The Health and Human Service Department from the Obama Administration recently made a shocking decision regarding a new health care mandate for insurance companies. In an egregious affront to the U.S. Constitution’s Bill of Rights, this department, headed by a so-called Catholic from Kansas, Kathleen Sebelius, declared that all insurance companies must offer—free of charge—coverage for contraceptives and abortion-causing pharmaceuticals like the birth control pill and the RU- 486, otherwise known as the ‘morning after’ pill, over and against one’s conscience. Thus, for Catholic institutions like hospitals and universities, this, in effect, forces them to offer this coverage to employees, with the employer, i.e. the Church, footing at least part of the bill by means of paying the higher premium costs by the Insurance providers. Obviously, the Church cannot and will not formerly cooperate with evil in such a wimg-flagsay, which this mandate expects. If nothing changes, the results will be devastating. This administration has now made it clear: the state has made itself the opponent of the Catholic Church—or, rather, views the Church as an opponent, rather than an ally—when it comes to providing health for the poor.


This move will obliterate the Catholic Church’s involvement in the sphere of public service for health and higher education. The Catholic Church can neither morally support nor financially offer coverage for employees regarding contraception, sterilization, and/or abortifacients, as the new HHS policy mandates. Catholic hospital or university employers will be forced out of business as they will be unable to offer health insurance benefits to their employees, who will, in turn, be forced to find employment elsewhere. The other alternative, one which at least one Catholic hospital system in California has already chosen, is to sever ties with the Catholic Church.


If history serves as any teacher, these unfortunate results may be just the beginning.
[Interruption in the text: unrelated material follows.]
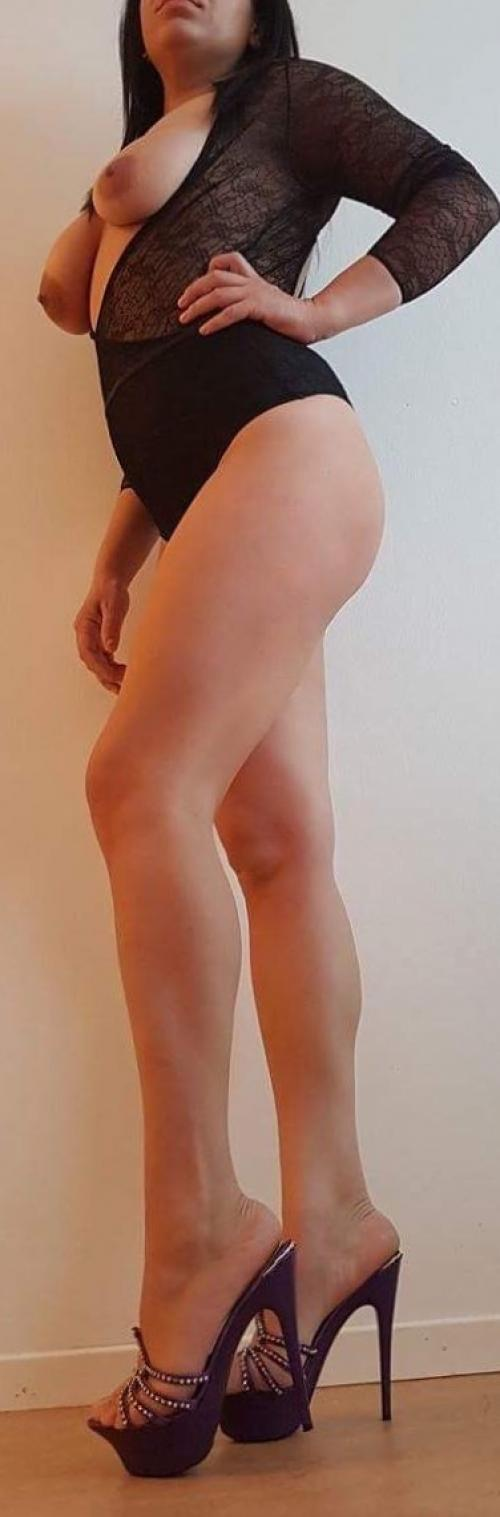 sex  videos massage enköping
For example, if we at first broadly examine the historical situation in Europe, we will find many similar instances of state/Church conflict over social institutions. Many European countries accepted similar restrictions placed by the state on the Church. These restrictions not only limited the Church’s involvement in social institutions in the health and educational spheres, but curtailed the very public mission of the Church by subordinating it to the state. The end result has been tragic: the complete loss of faith. Since the time of the French Revolution, there have been many battles between Church and state, with the state viewing the Church as at least an obstacle—if not an enemy—to secular designs for society. Germany’s Kulturkampf, Italy’s Wars of Unification, and the emergence of the French Republic all arose from a particular pessimistic view of the Church that sprang from the Enlightenment, declaring the Church to be too closely aligned with the ancien régime and therefore an enemy of progress. These newly formed secular states forcibly excluded the Church from operating public missions in the areas of health care, charitable work, and education through legislative mandates. Leaders in these various states viewed the goals for industrial modernization as being in competition with the Church’s claims of Christ’s supremacy over the world. This religious intrusion, these radical secularists contended, prevented scientific growth and offered a theocratic rival to their newly reconfigured secular state.


In the case of the French Third Republic, we may find an even more apt example that may provide insight into our current situation. For instance, France enjoyed a large number of health and educational institutions managed by the Catholic Church. Further, this country had a large and practicing Catholic population which found itself at odds with the new direction of the state. Only now do we see the far-reaching and devastating effects of this state-enforced secularization that has now all but decimated the faith in the former Catholic country known as France.


In early September of 1870, Napoleon III, nephew of Napoleon I, and self-proclaimed ruler of France’s Second Empire, fled his rule after France lost to Prussia at Sedan in the Franco/Prussian War on September 2. With the empire vacated by its emperor, France established the Third Republic the next day. Although this government was seen as provisional in its first few years (even ruled by a president—Patrice MacMahon—who believed he was simply keeping the seat warm for France’s next Monarch) as the decade of the 1870’s wore on, the government established itself as a permanent fixture. When MacMahon vacated his office as President in the fall of 1877 after his failed attempt to dissolve a liberal parliament the previous spring, the new leadership of the Third Republic quickly established itself as decisively secular. By 1878, a faction from the previous century re-emerged within French republicanism and sought to gain ascendency in French politics and society. This faction, called the anti-clericals, viewed science as the means to bring France into modernity, and Catholicism as the intransigent foe preventing that dream with its medieval doctrines and practices.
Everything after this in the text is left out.